Através da imagem sonora citada o cinema de Howard Hawks entra no filme trazendo a sua construção de uma postura de masculinidade ideal. Em muitas das suas obras ecoa o questionamento sobre quais as condutas e escolhas difíceis fazem parte da constituição de um homem justo, honrado, de um herói. A criação dessas imagens e narrativas de masculinidade idealizadas atravessa toda a história do cinema narrativo. O  maior ponto de inflexão de Homens que jogam neste longo debate é o de situar a constituição da experiência masculina ocidental não pela perspectiva do universal, mas pelo que essa experiência possui de singular e específico em sua constituição.

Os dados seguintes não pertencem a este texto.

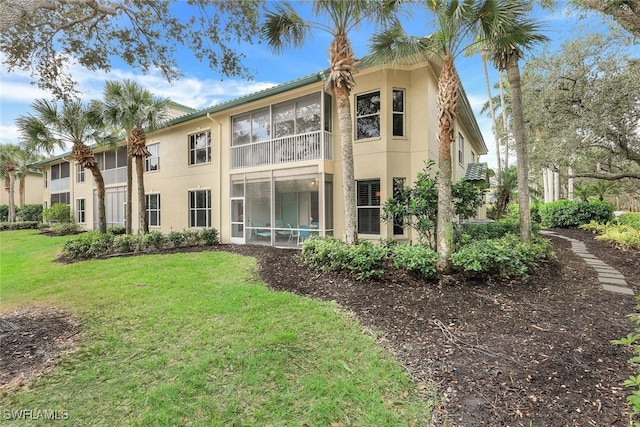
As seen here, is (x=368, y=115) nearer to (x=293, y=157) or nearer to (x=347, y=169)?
(x=293, y=157)

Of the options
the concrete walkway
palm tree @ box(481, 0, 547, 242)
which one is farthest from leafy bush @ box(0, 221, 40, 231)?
the concrete walkway

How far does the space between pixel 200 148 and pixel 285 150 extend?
5.94 metres

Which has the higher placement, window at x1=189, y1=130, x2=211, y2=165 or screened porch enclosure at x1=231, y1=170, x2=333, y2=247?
window at x1=189, y1=130, x2=211, y2=165

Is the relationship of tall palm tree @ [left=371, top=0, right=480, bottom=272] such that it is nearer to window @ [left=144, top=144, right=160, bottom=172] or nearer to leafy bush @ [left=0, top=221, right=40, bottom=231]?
window @ [left=144, top=144, right=160, bottom=172]

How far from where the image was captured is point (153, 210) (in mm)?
17844

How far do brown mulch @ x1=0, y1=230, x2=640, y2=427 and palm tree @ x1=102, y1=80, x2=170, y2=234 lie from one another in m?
10.1

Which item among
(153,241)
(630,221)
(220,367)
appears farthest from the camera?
(630,221)

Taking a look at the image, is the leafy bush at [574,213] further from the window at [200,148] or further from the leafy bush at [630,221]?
the window at [200,148]

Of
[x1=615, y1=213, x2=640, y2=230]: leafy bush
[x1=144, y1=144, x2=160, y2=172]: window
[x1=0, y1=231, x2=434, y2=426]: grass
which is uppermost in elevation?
[x1=144, y1=144, x2=160, y2=172]: window

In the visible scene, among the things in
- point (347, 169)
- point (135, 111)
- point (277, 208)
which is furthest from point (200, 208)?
point (347, 169)

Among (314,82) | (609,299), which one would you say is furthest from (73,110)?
(609,299)

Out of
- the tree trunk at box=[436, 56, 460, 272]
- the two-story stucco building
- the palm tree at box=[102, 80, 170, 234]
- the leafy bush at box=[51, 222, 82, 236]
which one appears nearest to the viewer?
the tree trunk at box=[436, 56, 460, 272]

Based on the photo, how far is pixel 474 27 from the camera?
21.6ft

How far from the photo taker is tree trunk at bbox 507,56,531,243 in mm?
7613
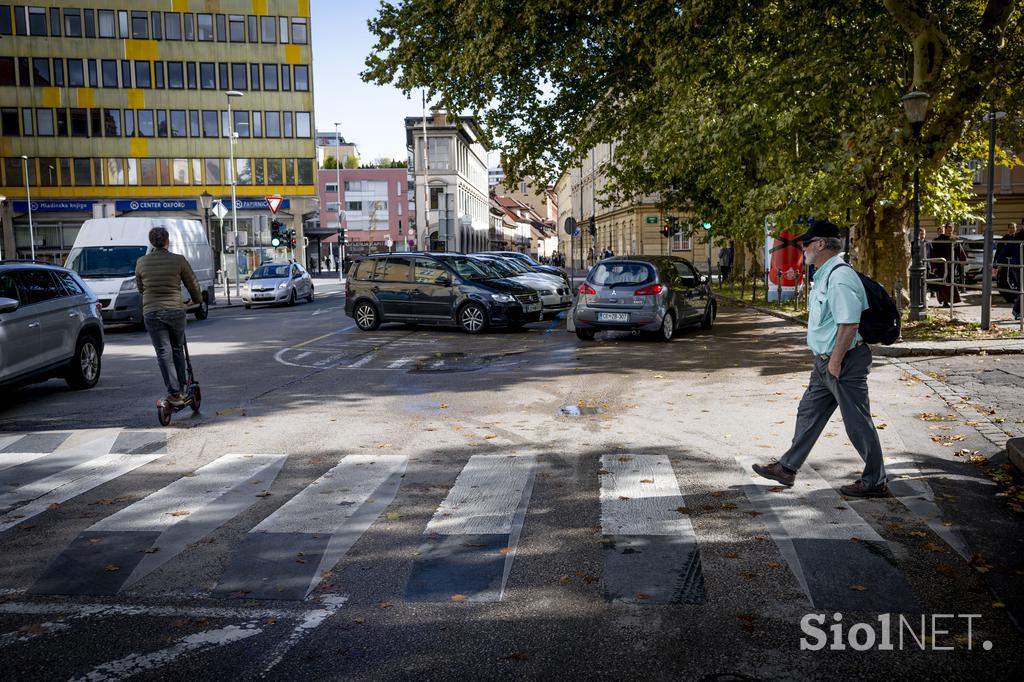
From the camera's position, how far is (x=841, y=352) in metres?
6.15

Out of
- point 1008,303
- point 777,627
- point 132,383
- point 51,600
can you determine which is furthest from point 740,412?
point 1008,303

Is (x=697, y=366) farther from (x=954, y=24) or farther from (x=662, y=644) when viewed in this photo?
(x=954, y=24)

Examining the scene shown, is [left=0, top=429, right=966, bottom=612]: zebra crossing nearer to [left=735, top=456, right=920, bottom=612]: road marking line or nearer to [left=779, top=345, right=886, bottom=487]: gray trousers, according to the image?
[left=735, top=456, right=920, bottom=612]: road marking line

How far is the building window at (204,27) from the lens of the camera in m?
55.9

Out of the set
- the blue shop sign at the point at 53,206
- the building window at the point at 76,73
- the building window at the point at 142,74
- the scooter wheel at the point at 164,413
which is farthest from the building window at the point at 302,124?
the scooter wheel at the point at 164,413

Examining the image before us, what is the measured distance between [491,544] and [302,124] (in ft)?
184

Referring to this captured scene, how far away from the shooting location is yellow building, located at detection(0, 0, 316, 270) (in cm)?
5519

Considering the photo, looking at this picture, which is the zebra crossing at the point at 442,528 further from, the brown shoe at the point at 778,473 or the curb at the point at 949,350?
the curb at the point at 949,350

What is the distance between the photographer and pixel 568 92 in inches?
908

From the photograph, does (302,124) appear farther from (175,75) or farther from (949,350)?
(949,350)

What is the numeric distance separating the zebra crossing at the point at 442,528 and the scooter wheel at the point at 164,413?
1397mm

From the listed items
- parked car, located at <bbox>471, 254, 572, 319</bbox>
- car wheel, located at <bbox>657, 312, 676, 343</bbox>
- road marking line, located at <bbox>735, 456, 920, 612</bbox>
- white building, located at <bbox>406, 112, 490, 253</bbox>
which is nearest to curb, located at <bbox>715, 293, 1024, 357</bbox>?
car wheel, located at <bbox>657, 312, 676, 343</bbox>

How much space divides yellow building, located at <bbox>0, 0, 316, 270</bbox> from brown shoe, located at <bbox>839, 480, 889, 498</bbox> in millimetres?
51867

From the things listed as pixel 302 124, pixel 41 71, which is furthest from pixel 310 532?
pixel 41 71
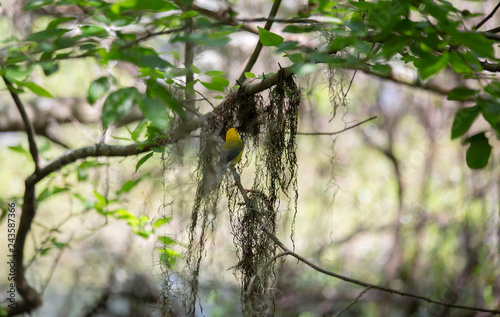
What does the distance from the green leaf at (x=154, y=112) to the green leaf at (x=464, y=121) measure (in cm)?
83

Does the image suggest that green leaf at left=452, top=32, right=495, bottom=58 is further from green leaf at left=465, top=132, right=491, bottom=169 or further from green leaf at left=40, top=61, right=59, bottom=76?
green leaf at left=40, top=61, right=59, bottom=76

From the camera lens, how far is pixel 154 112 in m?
0.97

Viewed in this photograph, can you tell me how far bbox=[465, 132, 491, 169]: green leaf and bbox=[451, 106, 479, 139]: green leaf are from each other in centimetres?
6

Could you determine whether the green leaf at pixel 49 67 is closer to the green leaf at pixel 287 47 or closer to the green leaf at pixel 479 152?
the green leaf at pixel 287 47

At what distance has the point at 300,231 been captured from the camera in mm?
7160

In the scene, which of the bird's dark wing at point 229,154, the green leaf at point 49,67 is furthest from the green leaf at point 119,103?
the bird's dark wing at point 229,154

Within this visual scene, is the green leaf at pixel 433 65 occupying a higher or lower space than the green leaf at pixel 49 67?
lower

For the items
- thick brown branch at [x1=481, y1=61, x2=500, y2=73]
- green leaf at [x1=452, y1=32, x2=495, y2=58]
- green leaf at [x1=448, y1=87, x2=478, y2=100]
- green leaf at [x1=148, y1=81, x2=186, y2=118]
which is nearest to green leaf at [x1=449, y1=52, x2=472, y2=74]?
green leaf at [x1=448, y1=87, x2=478, y2=100]

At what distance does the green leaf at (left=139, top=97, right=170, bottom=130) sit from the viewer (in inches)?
37.3

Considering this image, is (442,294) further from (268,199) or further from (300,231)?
(268,199)

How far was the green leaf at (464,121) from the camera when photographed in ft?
3.88

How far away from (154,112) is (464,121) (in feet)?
2.92

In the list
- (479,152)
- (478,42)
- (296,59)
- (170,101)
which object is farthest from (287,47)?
(479,152)

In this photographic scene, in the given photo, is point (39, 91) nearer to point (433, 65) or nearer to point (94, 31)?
point (94, 31)
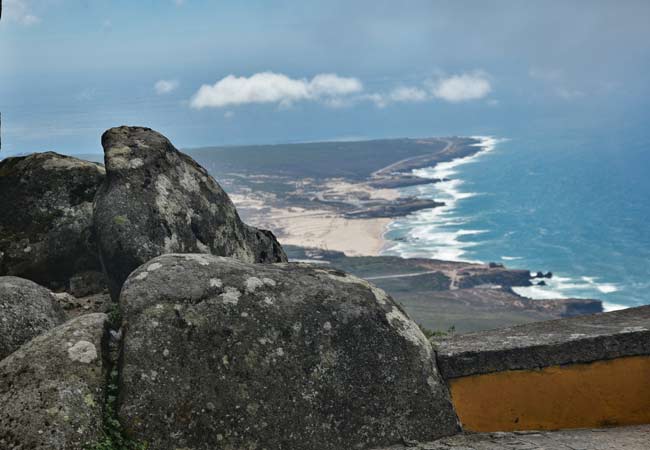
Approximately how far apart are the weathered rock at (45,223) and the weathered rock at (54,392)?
4.99m

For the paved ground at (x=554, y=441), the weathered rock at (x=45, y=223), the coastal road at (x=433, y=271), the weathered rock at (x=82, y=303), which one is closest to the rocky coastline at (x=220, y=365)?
the paved ground at (x=554, y=441)

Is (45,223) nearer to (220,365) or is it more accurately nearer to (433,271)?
(220,365)

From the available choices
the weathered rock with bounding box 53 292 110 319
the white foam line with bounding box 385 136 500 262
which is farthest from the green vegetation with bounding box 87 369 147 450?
the white foam line with bounding box 385 136 500 262

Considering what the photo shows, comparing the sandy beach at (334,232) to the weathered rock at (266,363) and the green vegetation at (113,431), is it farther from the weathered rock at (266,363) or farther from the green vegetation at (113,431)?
the green vegetation at (113,431)

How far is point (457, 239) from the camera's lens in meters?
164

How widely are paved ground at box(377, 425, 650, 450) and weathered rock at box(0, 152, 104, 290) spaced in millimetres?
6787

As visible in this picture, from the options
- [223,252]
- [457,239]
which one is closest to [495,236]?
[457,239]

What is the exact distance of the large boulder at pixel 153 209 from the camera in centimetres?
1020

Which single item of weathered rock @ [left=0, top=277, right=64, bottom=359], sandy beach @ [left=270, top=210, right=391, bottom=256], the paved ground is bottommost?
sandy beach @ [left=270, top=210, right=391, bottom=256]

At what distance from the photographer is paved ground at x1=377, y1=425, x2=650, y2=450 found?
6943mm

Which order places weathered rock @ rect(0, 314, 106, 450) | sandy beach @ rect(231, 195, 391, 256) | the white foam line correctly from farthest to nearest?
sandy beach @ rect(231, 195, 391, 256) < the white foam line < weathered rock @ rect(0, 314, 106, 450)

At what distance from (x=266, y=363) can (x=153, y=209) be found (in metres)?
4.42

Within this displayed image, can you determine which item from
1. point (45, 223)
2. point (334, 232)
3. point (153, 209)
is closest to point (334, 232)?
point (334, 232)

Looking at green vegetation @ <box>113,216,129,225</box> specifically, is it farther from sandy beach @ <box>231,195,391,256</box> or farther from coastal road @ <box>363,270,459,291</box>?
sandy beach @ <box>231,195,391,256</box>
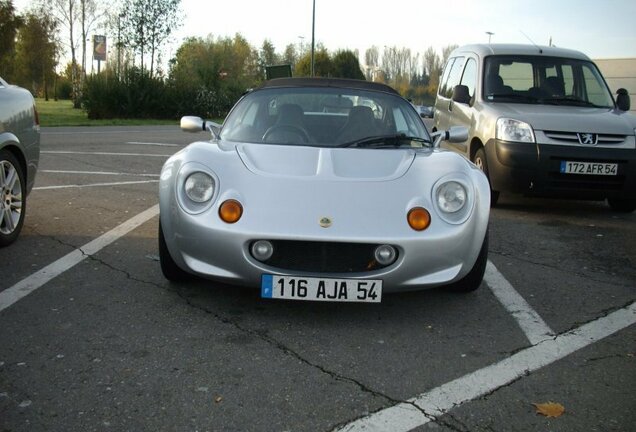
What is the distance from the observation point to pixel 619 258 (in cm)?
541

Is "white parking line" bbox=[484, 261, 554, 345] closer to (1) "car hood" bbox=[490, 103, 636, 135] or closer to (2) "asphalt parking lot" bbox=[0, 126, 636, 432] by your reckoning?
(2) "asphalt parking lot" bbox=[0, 126, 636, 432]

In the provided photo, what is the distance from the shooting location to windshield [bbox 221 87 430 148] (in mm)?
4562

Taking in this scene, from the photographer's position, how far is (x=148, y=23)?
35.2 metres

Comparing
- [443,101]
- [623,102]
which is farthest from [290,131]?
[443,101]

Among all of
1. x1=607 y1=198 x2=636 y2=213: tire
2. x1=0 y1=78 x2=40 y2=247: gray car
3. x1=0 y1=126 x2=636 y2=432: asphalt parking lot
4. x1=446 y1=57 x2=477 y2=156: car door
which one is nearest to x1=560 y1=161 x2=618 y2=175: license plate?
x1=607 y1=198 x2=636 y2=213: tire

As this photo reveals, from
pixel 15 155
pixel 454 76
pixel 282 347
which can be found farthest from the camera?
pixel 454 76

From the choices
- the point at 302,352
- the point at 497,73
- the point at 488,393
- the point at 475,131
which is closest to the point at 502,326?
the point at 488,393

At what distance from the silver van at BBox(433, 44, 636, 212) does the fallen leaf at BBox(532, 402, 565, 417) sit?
4.40m

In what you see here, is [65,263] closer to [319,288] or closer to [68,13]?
[319,288]

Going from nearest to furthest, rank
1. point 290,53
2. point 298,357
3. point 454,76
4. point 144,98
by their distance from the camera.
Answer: point 298,357 < point 454,76 < point 144,98 < point 290,53

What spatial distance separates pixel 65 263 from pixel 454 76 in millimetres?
6237

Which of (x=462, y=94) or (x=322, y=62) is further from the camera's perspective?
(x=322, y=62)

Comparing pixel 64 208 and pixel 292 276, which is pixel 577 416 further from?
pixel 64 208

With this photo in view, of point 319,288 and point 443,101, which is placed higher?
point 443,101
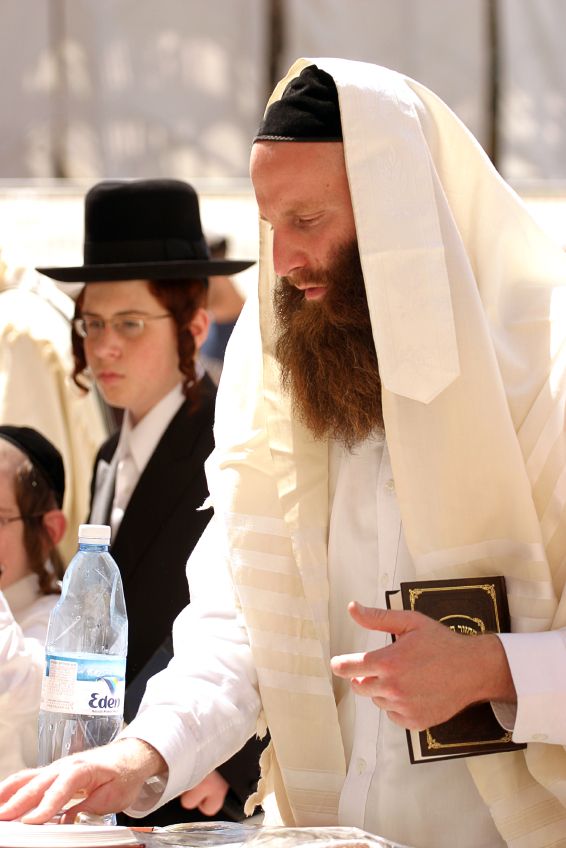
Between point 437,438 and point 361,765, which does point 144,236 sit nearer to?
point 437,438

    Em uma primeira camada a investigação sobre a performance da masculinidade é feita de forma direta por uma câmera documental que observa e/ou ouve as explicações de diversos homens no ato de jogar. Há uma evidente escolha pelo inusitado na seleção dos jogos: as lutas de azeite na Turquia, o rolamento de queijo pelas ladeiras da Itália, a Morra jogada com passionalidade hipnotizante na Croácia e na Eslovênia, entre tantos outros. O filme se entrega e nos guia a esses universos de convivência lúdica exclusivamente masculinos. Universos que são ao mesmo tempo de competitividade, de relações de poder e de domínio, mas também de prazer do contato e do encontro. A forma de filmar é a do encantamento, da vibração e do gozo conjunto dos espectadores com os homens filmados em seus múltiplos jogos.

Grande parte desta performance de construção da masculinidade é demonstrada pela disputa e contato dos corpos filmados nos jogos: quem tem mais força, quem lança melhor, quem permanece no círculo de dança por mais tempo, etc. Mas trata-se também como explicam os  jogadores da Morra de “entrar na cabeça do outro”, da disputa por poder também por jogos mentais de quem emana com mais convencimento a projeção ideal de masculinidade. O lúdico e o violento tornam-se elementos inseparáveis nestes processos.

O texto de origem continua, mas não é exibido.